Work task
Will you write out the data exactly, excluding every picture?
START Input data
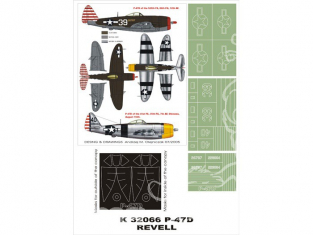 Montex Super Mask K32066 P-47D Bubbletop Revell 1/32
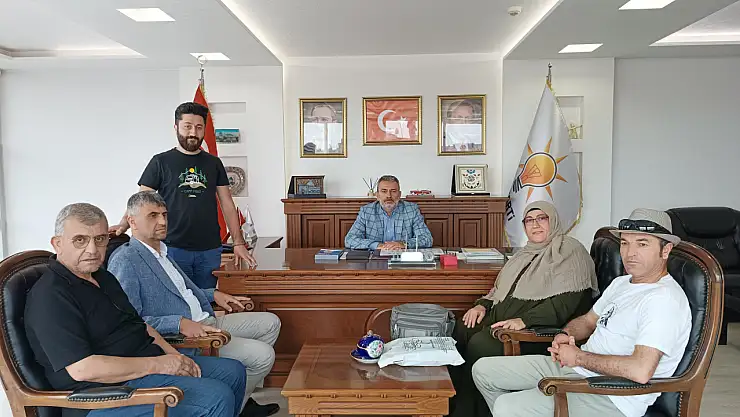 Dünya Görmeyenler Derneği'nden Meram İlçe Başkanına ziyaret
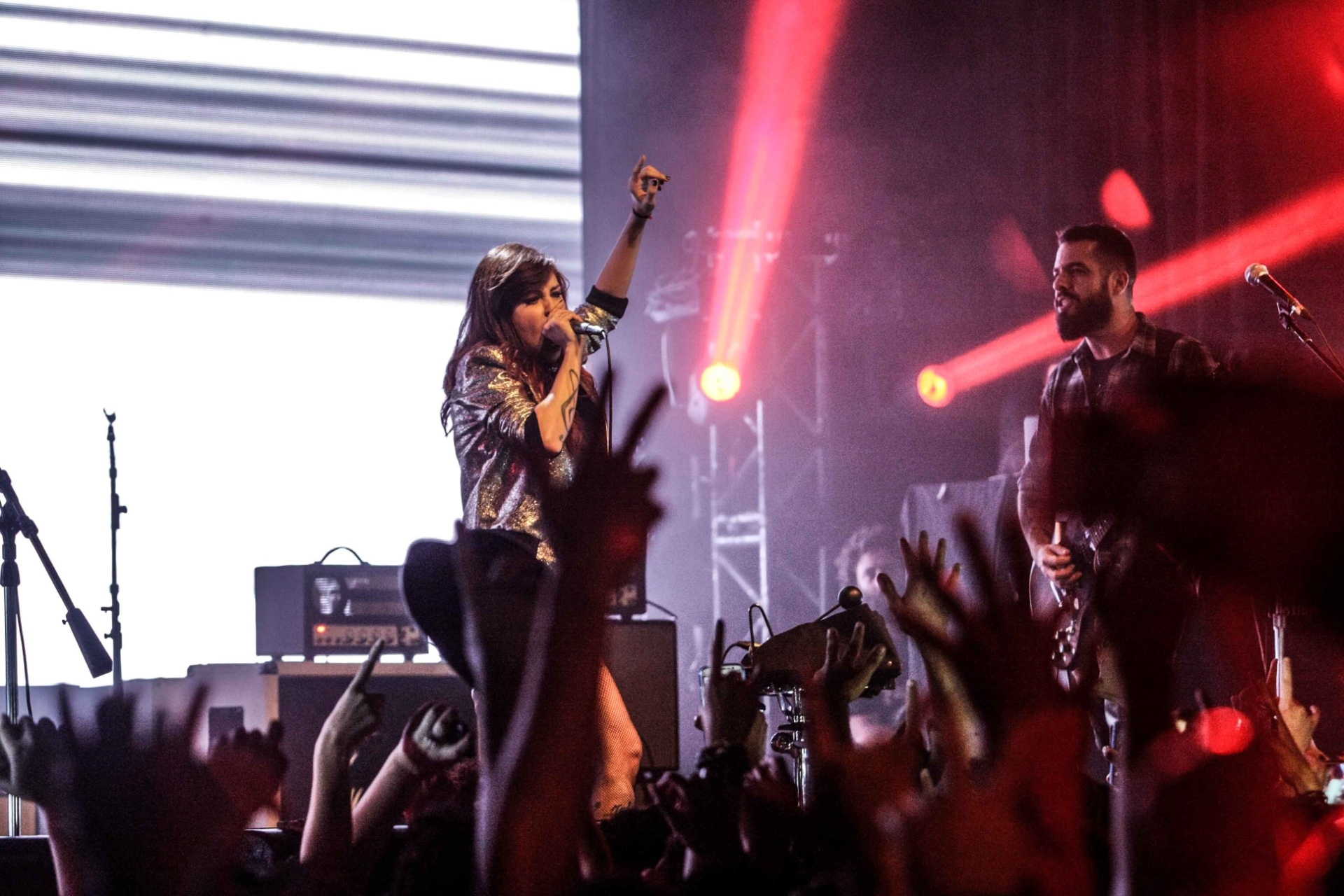 9.ago.2014 - A cantora baiana Pitty apresenta o seu mais novo álbum "Sete Vidas" na Audio Club, em São Paulo - Leo Franco/AgNews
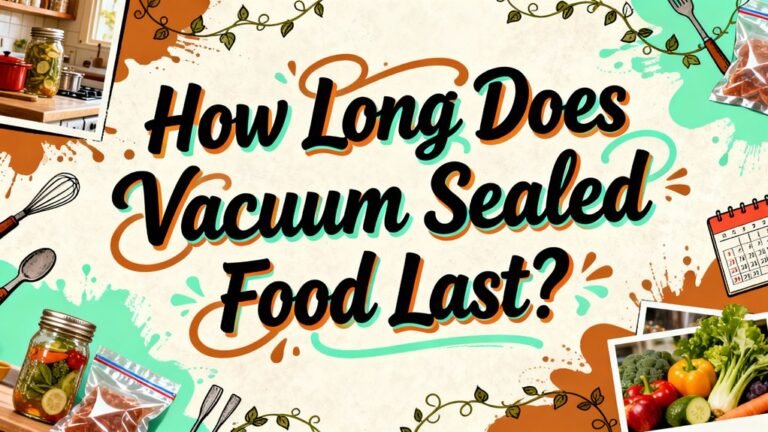 vacuum sealed food longevity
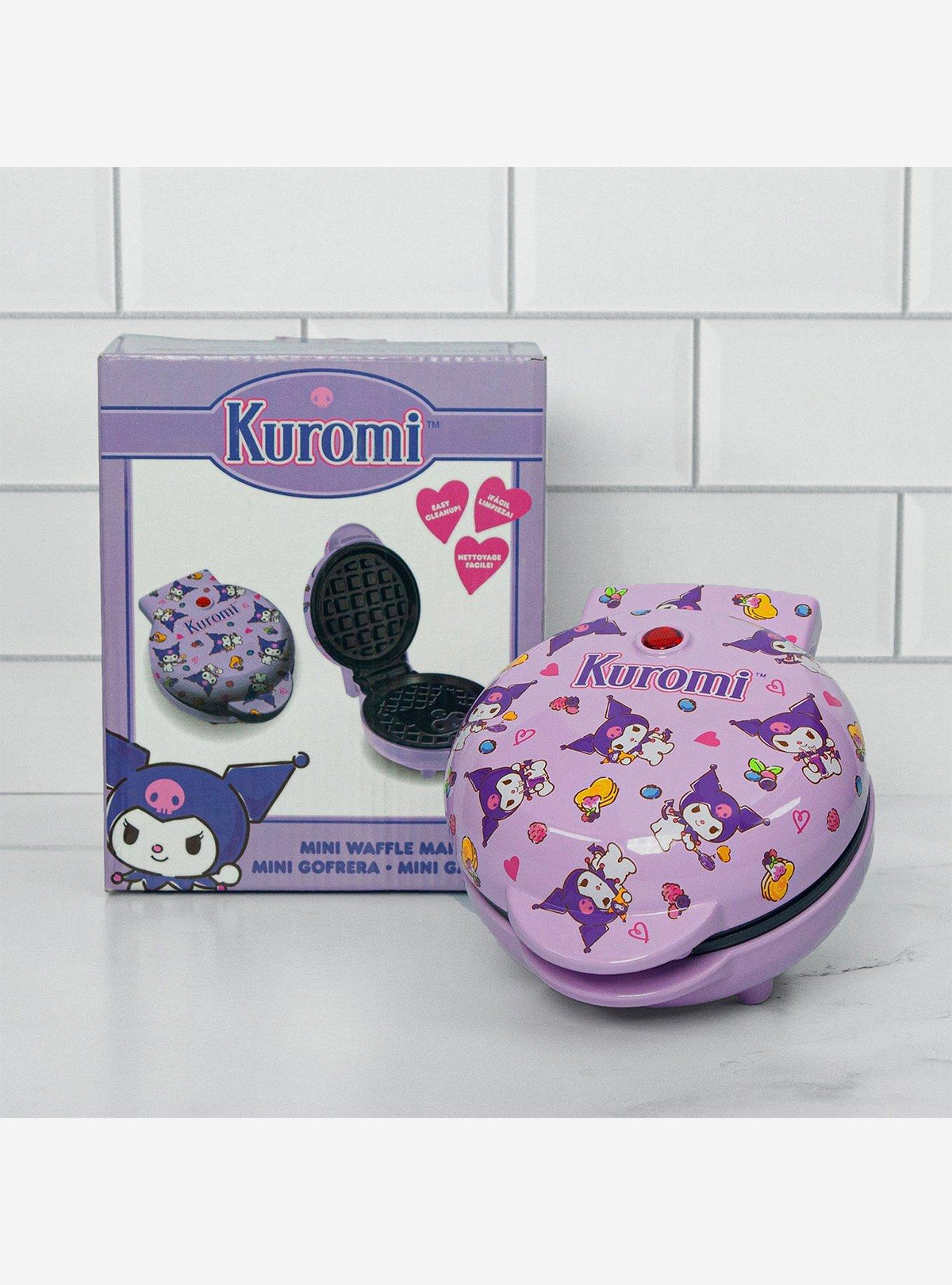 Mini wafflera Kuromi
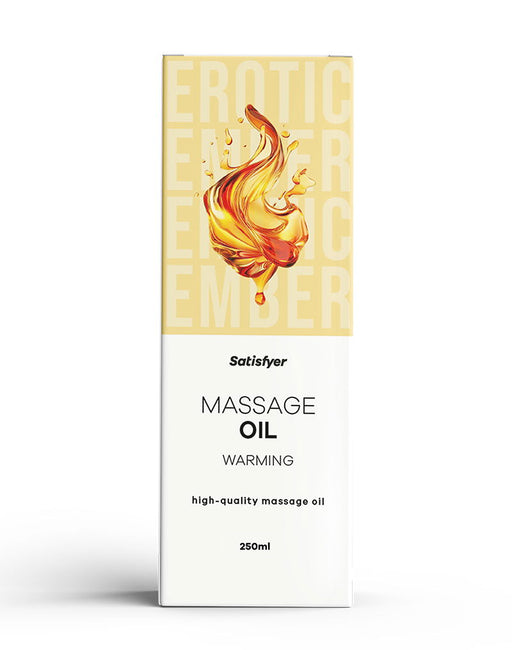 Satisfyer - Massage Oil - Warming - 250 ml - Erotiekvoordeel.nl
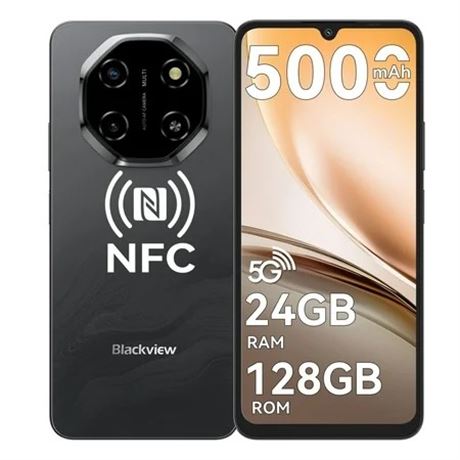 Blackview Shark 6 Unlocked 5G Android Phone, 6.88  120Hz, 24GB+128GB/2TB
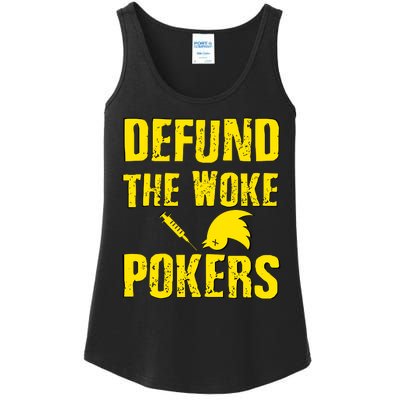 Defund Woke Pokers Ladies Essential Tank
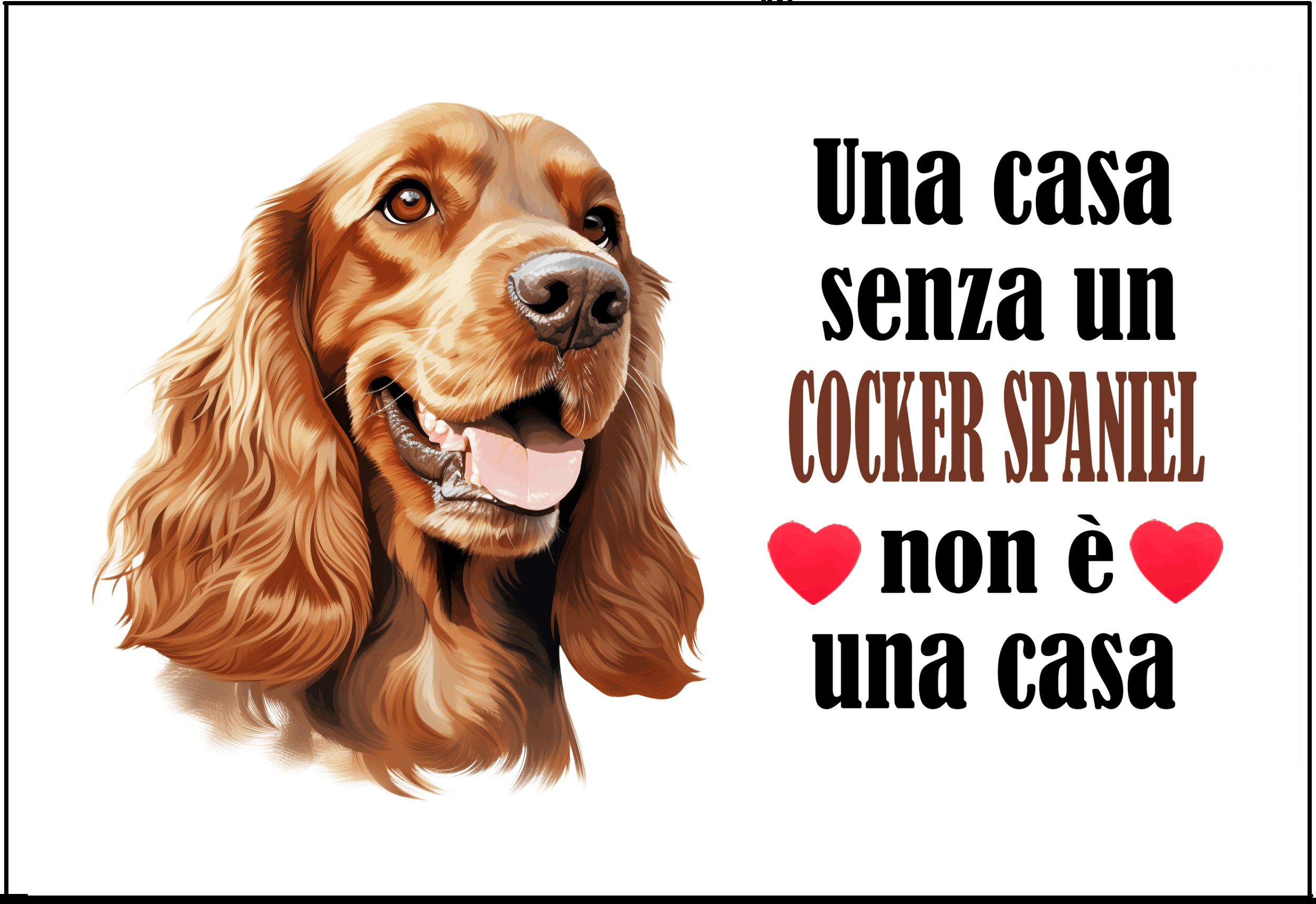 C024 Magnete da frigo COCKER SPANIEL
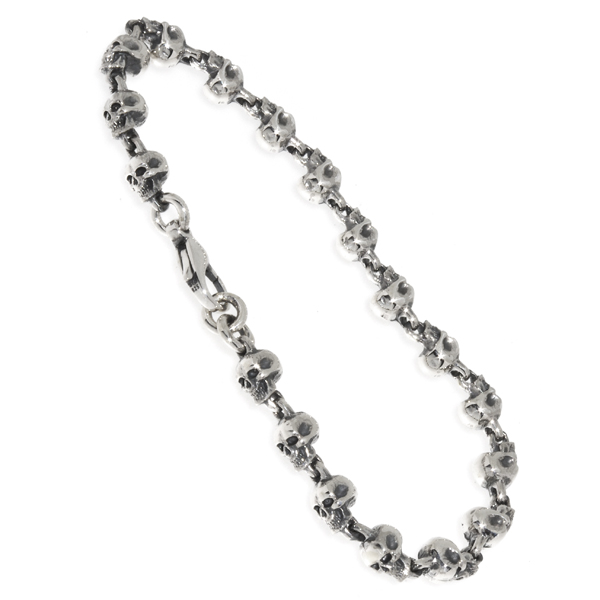 MEDIUM SKULL LINK BRACELET | クレイジーピッグ公式オンライン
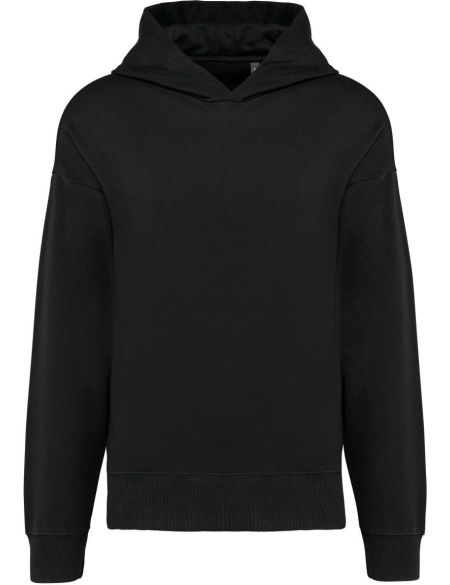 Oversized sweatshirt with hood Kariban K4018 black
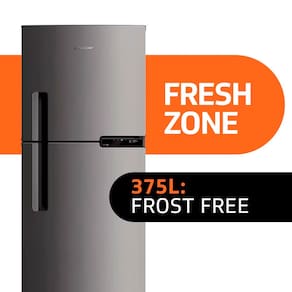 Geladeira Brastemp BRM44HK Frost Free Duplex com Compartimento Extrafrio e Fresh Zone Inox - 375L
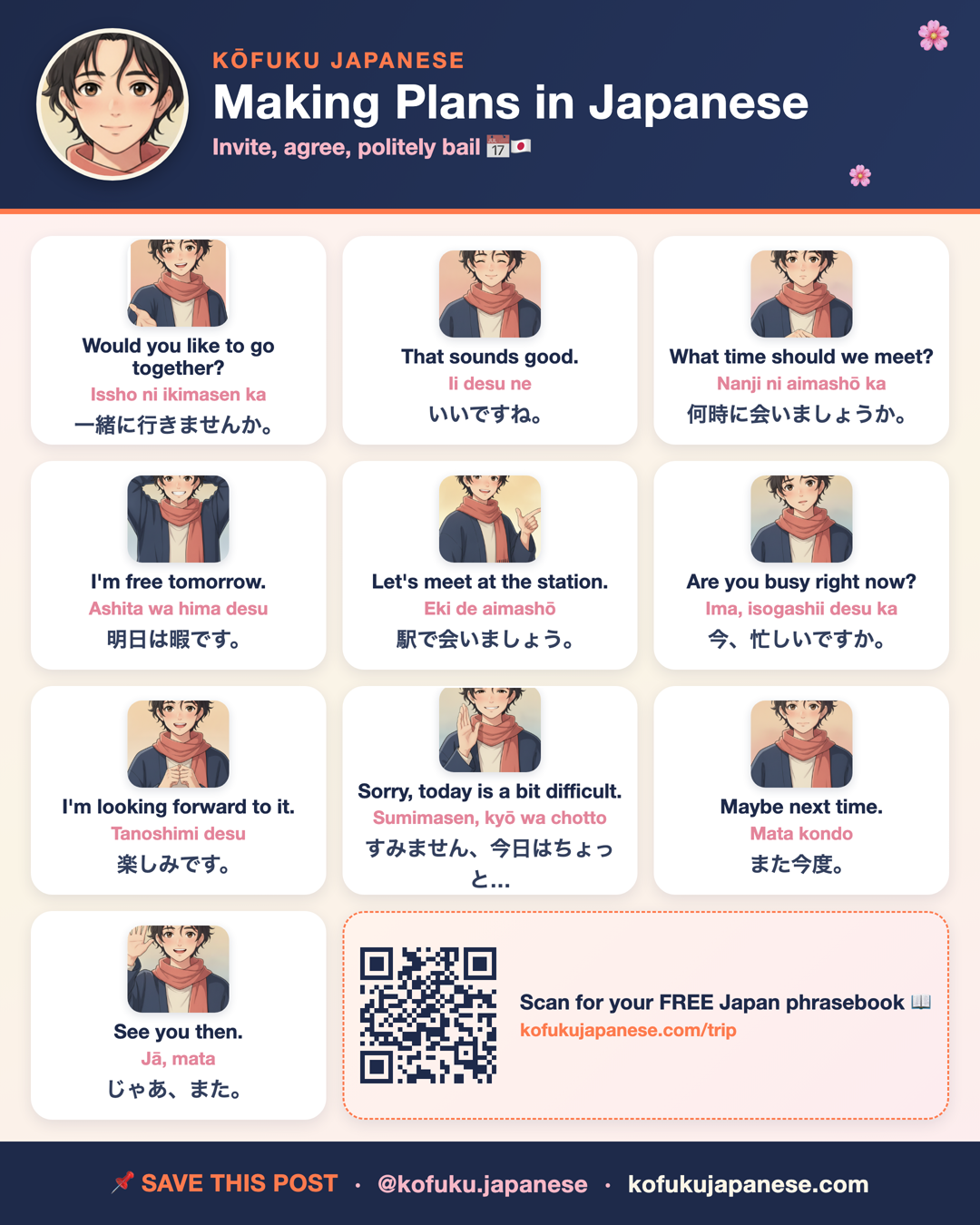Making Plans in Japanese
END Input data
Answer to the exercise
 Montex Super Mask K32066 P-47D Bubbletop Revell 1/32
 Dünya Görmeyenler Derneği'nden Meram İlçe Başkanına ziyaret
 9.ago.2014 - A cantora baiana Pitty apresenta o seu mais novo álbum "Sete Vidas" na Audio Club, em São Paulo - Leo Franco/AgNews
 vacuum sealed food longevity
 Mini wafflera Kuromi
 Satisfyer - Massage Oil - Warming - 250 ml - Erotiekvoordeel.nl
 Blackview Shark 6 Unlocked 5G Android Phone, 6.88  120Hz, 24GB+128GB/2TB
 Defund Woke Pokers Ladies Essential Tank
 C024 Magnete da frigo COCKER SPANIEL
 MEDIUM SKULL LINK BRACELET | クレイジーピッグ公式オンライン
 Oversized sweatshirt with hood Kariban K4018 black
 Geladeira Brastemp BRM44HK Frost Free Duplex com Compartimento Extrafrio e Fresh Zone Inox - 375L
Making Plans in Japanese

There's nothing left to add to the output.